TOKIMEKIを胸に抱いたニジガクは、自分たちのKAGAYAKIを予感しながら走り出した。そして、懸命に毎日を駆け抜けていくうちに、いつしか自分たちのKAGAYAKIに気づくようになった。『TOKIMEKI Runners』の歌詞の冒頭は、スクスタで描かれた虹ヶ咲の物語を一言で表している。

52章10話

さらに、仲間や地元と与え合い、一瞬一瞬の想い出を永遠に昇華しようというKAGAYAKIの精神を、「あなた」は歌にしようと決意する。

そして同好会が新しい歌を披露する、お祭りのラストステージ。その直前に、千歌は自分が灯籠に込めた想いを振りかえりながら、自分たちのKAGAYAKIも追い求めたいと叫ぶ。

53章10話

μ'sの輝きに惹かれてスクールアイドルを始めたAqoursもまた輝きを発し、そのAqoursの輝きに惹かれて虹ヶ咲が自分たちの輝きを発見する。

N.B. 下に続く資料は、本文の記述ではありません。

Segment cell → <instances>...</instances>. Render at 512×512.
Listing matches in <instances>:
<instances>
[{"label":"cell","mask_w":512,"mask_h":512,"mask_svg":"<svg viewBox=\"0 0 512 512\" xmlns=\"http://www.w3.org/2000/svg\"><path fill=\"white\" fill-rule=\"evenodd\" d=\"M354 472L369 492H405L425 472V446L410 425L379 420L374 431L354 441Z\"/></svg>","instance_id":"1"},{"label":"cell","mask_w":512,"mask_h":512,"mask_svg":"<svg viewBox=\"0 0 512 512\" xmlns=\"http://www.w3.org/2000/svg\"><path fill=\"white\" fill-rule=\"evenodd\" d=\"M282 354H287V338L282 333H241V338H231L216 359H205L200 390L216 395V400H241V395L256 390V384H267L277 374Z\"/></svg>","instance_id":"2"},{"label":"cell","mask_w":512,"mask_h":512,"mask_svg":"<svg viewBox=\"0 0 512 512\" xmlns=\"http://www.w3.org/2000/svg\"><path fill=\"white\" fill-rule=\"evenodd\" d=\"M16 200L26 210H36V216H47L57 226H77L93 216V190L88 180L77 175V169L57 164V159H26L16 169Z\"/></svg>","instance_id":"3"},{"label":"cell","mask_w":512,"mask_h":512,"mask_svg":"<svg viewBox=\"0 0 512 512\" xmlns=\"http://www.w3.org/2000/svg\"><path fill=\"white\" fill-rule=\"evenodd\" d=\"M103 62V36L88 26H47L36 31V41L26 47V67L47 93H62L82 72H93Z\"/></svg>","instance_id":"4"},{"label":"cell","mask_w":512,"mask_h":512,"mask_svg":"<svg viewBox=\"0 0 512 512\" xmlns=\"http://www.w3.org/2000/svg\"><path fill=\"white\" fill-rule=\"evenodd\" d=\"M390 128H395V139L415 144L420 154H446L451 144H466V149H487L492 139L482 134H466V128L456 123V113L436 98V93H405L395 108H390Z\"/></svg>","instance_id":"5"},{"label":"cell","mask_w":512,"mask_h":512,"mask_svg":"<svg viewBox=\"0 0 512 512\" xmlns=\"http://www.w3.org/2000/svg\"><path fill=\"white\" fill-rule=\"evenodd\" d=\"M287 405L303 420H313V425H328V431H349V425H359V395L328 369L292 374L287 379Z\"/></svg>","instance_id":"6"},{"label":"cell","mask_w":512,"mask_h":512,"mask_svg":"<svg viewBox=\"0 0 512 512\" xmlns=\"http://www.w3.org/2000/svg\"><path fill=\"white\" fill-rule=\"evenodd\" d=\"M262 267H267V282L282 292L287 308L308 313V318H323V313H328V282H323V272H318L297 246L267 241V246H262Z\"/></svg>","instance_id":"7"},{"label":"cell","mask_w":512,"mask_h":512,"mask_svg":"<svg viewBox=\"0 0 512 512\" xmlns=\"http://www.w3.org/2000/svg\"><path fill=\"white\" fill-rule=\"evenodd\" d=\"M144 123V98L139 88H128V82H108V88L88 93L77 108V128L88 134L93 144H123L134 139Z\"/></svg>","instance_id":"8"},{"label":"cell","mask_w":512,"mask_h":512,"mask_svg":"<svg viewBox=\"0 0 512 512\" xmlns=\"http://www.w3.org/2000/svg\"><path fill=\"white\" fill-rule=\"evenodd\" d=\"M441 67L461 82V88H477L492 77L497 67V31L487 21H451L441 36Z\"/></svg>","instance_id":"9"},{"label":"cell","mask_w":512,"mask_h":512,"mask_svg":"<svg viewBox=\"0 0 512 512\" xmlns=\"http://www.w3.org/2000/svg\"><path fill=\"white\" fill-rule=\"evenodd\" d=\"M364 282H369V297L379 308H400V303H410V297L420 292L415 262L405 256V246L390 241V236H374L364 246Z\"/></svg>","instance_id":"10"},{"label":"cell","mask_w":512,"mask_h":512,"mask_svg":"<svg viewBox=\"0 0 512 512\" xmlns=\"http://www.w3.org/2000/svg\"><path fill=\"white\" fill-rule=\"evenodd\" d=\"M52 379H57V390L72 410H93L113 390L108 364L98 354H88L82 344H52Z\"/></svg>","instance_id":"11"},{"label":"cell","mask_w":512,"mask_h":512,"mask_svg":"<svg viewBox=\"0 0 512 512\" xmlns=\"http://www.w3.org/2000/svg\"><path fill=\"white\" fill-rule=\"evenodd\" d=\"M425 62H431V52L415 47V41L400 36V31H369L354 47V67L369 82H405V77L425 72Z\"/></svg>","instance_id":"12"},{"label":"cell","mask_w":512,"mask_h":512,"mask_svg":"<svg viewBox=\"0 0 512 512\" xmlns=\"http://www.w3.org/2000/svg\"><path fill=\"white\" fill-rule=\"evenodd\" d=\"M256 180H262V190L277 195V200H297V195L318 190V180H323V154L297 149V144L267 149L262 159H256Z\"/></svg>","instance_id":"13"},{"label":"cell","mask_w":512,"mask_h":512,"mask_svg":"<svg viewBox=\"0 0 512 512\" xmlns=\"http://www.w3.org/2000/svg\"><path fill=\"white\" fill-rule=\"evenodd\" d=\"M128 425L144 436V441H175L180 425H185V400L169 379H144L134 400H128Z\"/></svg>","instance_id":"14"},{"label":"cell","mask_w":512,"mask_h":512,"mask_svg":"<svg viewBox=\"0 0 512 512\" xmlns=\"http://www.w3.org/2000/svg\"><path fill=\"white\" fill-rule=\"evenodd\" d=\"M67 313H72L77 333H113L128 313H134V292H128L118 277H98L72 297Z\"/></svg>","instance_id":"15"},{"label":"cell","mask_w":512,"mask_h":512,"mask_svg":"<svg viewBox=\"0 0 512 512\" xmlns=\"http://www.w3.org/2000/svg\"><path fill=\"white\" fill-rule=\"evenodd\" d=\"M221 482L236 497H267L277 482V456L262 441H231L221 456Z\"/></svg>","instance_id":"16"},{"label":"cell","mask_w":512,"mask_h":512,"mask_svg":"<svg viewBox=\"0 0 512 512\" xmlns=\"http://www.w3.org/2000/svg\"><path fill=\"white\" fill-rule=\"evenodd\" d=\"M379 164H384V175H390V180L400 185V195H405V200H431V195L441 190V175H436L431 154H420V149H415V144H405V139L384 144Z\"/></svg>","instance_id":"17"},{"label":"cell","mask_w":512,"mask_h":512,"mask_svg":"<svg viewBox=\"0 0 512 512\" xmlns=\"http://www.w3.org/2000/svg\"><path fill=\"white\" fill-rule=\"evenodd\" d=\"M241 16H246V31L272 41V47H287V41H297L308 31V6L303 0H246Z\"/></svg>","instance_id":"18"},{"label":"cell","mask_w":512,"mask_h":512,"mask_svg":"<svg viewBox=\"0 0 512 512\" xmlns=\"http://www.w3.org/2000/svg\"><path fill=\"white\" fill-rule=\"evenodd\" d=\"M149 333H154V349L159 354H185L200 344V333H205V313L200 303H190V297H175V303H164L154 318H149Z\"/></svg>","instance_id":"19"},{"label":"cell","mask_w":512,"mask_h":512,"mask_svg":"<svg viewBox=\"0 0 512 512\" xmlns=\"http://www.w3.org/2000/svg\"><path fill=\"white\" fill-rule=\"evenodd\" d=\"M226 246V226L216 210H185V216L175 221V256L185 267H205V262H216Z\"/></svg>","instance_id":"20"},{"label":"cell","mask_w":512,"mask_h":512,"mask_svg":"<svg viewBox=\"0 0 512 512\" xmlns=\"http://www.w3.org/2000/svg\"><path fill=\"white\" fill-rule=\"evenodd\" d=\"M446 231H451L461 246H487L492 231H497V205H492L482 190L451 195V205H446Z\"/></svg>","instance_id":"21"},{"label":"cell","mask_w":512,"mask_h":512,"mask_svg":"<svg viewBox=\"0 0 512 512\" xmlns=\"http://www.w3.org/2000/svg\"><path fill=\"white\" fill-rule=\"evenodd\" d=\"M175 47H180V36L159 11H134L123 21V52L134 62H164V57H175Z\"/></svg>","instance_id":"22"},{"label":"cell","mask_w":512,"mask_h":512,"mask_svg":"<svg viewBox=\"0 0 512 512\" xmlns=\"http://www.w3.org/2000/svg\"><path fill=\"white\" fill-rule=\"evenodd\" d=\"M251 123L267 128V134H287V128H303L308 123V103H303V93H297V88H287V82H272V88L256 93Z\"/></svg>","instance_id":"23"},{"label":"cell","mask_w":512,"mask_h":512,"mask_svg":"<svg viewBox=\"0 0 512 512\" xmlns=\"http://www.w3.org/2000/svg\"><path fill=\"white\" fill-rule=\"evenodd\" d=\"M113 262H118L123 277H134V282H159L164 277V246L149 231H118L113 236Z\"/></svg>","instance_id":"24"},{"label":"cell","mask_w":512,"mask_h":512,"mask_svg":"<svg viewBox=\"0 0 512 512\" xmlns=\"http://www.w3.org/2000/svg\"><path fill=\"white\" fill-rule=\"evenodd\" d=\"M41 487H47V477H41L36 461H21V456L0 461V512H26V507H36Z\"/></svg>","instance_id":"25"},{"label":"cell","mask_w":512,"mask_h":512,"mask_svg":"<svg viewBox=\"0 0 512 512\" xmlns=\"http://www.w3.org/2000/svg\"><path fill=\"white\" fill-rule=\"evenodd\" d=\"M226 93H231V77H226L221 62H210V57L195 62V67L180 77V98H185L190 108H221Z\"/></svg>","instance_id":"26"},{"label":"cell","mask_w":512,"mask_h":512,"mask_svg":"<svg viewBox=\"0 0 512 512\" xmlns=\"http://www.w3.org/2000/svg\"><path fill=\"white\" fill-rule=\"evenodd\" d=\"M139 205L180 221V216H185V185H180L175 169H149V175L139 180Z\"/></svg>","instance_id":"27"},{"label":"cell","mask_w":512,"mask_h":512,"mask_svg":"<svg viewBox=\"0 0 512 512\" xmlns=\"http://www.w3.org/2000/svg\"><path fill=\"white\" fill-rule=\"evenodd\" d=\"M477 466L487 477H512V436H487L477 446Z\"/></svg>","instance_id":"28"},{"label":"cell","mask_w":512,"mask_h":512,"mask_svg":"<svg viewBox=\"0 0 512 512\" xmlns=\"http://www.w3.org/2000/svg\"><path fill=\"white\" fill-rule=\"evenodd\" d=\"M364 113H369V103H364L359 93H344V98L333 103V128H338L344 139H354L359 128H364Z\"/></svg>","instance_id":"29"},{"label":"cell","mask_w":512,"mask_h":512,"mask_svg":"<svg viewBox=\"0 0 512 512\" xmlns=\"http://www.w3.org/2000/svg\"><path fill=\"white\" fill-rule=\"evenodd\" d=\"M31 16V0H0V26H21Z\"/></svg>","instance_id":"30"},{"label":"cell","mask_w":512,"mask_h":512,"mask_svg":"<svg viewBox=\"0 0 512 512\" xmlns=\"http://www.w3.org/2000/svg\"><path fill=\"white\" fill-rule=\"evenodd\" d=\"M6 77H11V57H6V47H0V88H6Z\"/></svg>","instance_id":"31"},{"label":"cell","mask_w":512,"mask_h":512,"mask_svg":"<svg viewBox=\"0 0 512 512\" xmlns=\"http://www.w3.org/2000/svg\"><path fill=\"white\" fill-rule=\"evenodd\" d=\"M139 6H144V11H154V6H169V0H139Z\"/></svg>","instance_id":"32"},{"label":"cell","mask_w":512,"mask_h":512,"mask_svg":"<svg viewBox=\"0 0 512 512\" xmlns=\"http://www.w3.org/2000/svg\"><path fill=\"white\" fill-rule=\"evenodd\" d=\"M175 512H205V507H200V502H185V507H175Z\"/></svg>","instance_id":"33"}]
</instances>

その輝きを見て、Aqoursもまた輝きたいと願う。互いの輝きが互いを照らし合う、万華鏡のような世界を映し出しながら、スクスタのメインストーリー、虹ヶ咲のストーリーは幕を閉じたのであった。

ところで、本ストーリーの主役である虹ヶ咲学園スクールアイドル同好会は、あくまでもソロアイドルの集合体である。ソロアイドルはグループを構成するアイドルとしてではなく、ソロアイドルとして描き切らなければ意味をなさない。その意味で、虹ヶ咲にとって本来の「メイン」ストーリーは、「個」の魅力と成長を徹底的に活写するキズナエピソードと言うべきなのである。しかし、キズナエピソードがいくら頑張って「個」を描いたところで、その一つ一つの「個」を受け入れ育んでいく「場」をも描かなければ、それもそれで物語としては味気ない。したがって、スクスタメインストーリーとは、「個」を全体として包み込み照らし出していく「場」の物語だったと言うべきである。筆者は、かけがえのない「個」を描いたキズナエピソードと並んで、「場」の物語としてのメインストーリーを毎回楽しみに追ってきた。そしてそれらの物語は、これからも筆者の心に残り続けるのであろう。

スクスタの物語が描いた軌跡は3年9ヶ月と短く、振り返ってみれば「一瞬」だったような気がする。だが、その「一瞬」は、「永遠」の輝きを放っている。